* [What the task requires] Please reproduce every one of the entries below character for character, changing nothing and adding nothing.

● ● ● ●

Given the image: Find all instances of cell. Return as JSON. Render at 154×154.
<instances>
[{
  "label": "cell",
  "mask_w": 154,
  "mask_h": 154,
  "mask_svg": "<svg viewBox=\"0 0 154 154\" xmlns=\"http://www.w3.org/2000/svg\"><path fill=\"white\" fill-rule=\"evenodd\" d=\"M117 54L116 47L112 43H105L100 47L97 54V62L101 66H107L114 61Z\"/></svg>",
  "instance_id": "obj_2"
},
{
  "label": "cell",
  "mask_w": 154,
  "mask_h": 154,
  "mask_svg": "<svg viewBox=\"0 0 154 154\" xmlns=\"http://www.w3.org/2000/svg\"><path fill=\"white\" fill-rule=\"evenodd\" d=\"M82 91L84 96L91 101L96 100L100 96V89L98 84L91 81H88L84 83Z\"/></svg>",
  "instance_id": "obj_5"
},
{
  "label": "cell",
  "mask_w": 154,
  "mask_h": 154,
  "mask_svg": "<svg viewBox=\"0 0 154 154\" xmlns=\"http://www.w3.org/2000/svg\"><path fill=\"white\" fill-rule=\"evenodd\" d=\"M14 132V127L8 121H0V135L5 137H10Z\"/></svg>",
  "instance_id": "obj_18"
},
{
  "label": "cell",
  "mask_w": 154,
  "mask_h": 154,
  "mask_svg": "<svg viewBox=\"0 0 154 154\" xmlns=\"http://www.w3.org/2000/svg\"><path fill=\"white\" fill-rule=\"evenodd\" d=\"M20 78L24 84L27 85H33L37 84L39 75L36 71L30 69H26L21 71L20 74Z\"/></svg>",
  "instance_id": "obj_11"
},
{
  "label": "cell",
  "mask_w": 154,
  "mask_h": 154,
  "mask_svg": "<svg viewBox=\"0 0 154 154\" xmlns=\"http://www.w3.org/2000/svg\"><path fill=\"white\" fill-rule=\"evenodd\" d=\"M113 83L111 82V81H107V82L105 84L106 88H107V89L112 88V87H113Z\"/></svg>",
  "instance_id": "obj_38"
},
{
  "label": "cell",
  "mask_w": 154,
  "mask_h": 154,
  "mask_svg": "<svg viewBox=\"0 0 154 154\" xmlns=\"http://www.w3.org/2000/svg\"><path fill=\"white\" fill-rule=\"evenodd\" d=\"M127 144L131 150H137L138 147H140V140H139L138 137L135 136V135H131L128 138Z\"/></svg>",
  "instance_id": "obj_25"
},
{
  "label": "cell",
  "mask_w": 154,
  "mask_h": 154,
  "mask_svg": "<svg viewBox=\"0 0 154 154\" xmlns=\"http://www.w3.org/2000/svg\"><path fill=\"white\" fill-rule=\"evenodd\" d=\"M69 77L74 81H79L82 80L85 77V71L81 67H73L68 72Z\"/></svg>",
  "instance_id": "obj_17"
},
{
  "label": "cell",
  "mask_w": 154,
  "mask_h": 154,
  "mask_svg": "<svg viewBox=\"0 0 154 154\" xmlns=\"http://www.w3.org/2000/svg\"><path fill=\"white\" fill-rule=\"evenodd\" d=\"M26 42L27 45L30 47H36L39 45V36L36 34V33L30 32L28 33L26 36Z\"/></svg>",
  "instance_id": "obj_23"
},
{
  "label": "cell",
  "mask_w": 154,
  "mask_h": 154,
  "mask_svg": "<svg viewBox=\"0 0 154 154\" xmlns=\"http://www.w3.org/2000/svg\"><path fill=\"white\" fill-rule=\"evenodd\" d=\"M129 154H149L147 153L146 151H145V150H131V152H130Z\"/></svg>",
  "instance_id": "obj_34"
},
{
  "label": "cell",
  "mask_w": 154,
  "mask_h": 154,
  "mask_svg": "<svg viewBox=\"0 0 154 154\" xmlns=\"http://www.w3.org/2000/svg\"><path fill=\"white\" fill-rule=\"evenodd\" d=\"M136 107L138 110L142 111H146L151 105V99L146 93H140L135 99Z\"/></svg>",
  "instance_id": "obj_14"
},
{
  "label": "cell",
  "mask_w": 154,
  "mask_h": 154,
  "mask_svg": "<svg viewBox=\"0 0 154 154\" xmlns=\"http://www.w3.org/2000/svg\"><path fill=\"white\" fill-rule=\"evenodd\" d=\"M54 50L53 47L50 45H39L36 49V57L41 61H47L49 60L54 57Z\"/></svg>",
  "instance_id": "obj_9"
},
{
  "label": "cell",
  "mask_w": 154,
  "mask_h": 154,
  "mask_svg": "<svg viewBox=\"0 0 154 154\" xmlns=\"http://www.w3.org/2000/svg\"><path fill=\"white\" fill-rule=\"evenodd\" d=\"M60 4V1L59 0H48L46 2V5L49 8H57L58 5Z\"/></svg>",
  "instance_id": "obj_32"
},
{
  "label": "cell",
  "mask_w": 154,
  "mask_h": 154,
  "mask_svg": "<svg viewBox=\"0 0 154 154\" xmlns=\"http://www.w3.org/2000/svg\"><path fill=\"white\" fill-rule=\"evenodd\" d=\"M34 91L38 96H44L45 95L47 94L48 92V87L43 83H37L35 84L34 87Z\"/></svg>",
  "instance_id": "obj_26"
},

● ● ● ●

* [Output of the task]
Given the image: Find all instances of cell. Return as JSON. Render at 154×154.
<instances>
[{
  "label": "cell",
  "mask_w": 154,
  "mask_h": 154,
  "mask_svg": "<svg viewBox=\"0 0 154 154\" xmlns=\"http://www.w3.org/2000/svg\"><path fill=\"white\" fill-rule=\"evenodd\" d=\"M117 54L116 47L112 43H105L100 47L97 54V62L101 66H107L114 61Z\"/></svg>",
  "instance_id": "obj_2"
},
{
  "label": "cell",
  "mask_w": 154,
  "mask_h": 154,
  "mask_svg": "<svg viewBox=\"0 0 154 154\" xmlns=\"http://www.w3.org/2000/svg\"><path fill=\"white\" fill-rule=\"evenodd\" d=\"M82 91L84 96L91 101L96 100L100 96V89L98 84L91 81H88L84 83Z\"/></svg>",
  "instance_id": "obj_5"
},
{
  "label": "cell",
  "mask_w": 154,
  "mask_h": 154,
  "mask_svg": "<svg viewBox=\"0 0 154 154\" xmlns=\"http://www.w3.org/2000/svg\"><path fill=\"white\" fill-rule=\"evenodd\" d=\"M14 132V127L8 121H0V135L5 137H10Z\"/></svg>",
  "instance_id": "obj_18"
},
{
  "label": "cell",
  "mask_w": 154,
  "mask_h": 154,
  "mask_svg": "<svg viewBox=\"0 0 154 154\" xmlns=\"http://www.w3.org/2000/svg\"><path fill=\"white\" fill-rule=\"evenodd\" d=\"M20 78L24 84L27 85H33L37 84L39 75L36 71L30 69H26L21 71L20 74Z\"/></svg>",
  "instance_id": "obj_11"
},
{
  "label": "cell",
  "mask_w": 154,
  "mask_h": 154,
  "mask_svg": "<svg viewBox=\"0 0 154 154\" xmlns=\"http://www.w3.org/2000/svg\"><path fill=\"white\" fill-rule=\"evenodd\" d=\"M113 83L111 82V81H107V82L105 84L106 88H107V89L112 88V87H113Z\"/></svg>",
  "instance_id": "obj_38"
},
{
  "label": "cell",
  "mask_w": 154,
  "mask_h": 154,
  "mask_svg": "<svg viewBox=\"0 0 154 154\" xmlns=\"http://www.w3.org/2000/svg\"><path fill=\"white\" fill-rule=\"evenodd\" d=\"M127 144L131 150H137L138 147H140V140H139L138 137L135 136V135H131L128 138Z\"/></svg>",
  "instance_id": "obj_25"
},
{
  "label": "cell",
  "mask_w": 154,
  "mask_h": 154,
  "mask_svg": "<svg viewBox=\"0 0 154 154\" xmlns=\"http://www.w3.org/2000/svg\"><path fill=\"white\" fill-rule=\"evenodd\" d=\"M69 77L74 81H79L82 80L85 77V71L81 67H73L68 72Z\"/></svg>",
  "instance_id": "obj_17"
},
{
  "label": "cell",
  "mask_w": 154,
  "mask_h": 154,
  "mask_svg": "<svg viewBox=\"0 0 154 154\" xmlns=\"http://www.w3.org/2000/svg\"><path fill=\"white\" fill-rule=\"evenodd\" d=\"M26 42L27 45L30 47H36L39 45V36L36 34V33L30 32L28 33L26 36Z\"/></svg>",
  "instance_id": "obj_23"
},
{
  "label": "cell",
  "mask_w": 154,
  "mask_h": 154,
  "mask_svg": "<svg viewBox=\"0 0 154 154\" xmlns=\"http://www.w3.org/2000/svg\"><path fill=\"white\" fill-rule=\"evenodd\" d=\"M129 154H149L147 153L146 151H145V150H131V152H130Z\"/></svg>",
  "instance_id": "obj_34"
},
{
  "label": "cell",
  "mask_w": 154,
  "mask_h": 154,
  "mask_svg": "<svg viewBox=\"0 0 154 154\" xmlns=\"http://www.w3.org/2000/svg\"><path fill=\"white\" fill-rule=\"evenodd\" d=\"M136 107L138 110L142 111H146L151 105V99L146 93H140L135 99Z\"/></svg>",
  "instance_id": "obj_14"
},
{
  "label": "cell",
  "mask_w": 154,
  "mask_h": 154,
  "mask_svg": "<svg viewBox=\"0 0 154 154\" xmlns=\"http://www.w3.org/2000/svg\"><path fill=\"white\" fill-rule=\"evenodd\" d=\"M54 50L53 47L50 45H39L36 49V57L41 61H47L49 60L54 57Z\"/></svg>",
  "instance_id": "obj_9"
},
{
  "label": "cell",
  "mask_w": 154,
  "mask_h": 154,
  "mask_svg": "<svg viewBox=\"0 0 154 154\" xmlns=\"http://www.w3.org/2000/svg\"><path fill=\"white\" fill-rule=\"evenodd\" d=\"M60 4V1L59 0H48L46 2V5L49 8H57L58 5Z\"/></svg>",
  "instance_id": "obj_32"
},
{
  "label": "cell",
  "mask_w": 154,
  "mask_h": 154,
  "mask_svg": "<svg viewBox=\"0 0 154 154\" xmlns=\"http://www.w3.org/2000/svg\"><path fill=\"white\" fill-rule=\"evenodd\" d=\"M34 91L38 96H44L45 95L47 94L48 92V87L43 83H37L35 84L34 87Z\"/></svg>",
  "instance_id": "obj_26"
},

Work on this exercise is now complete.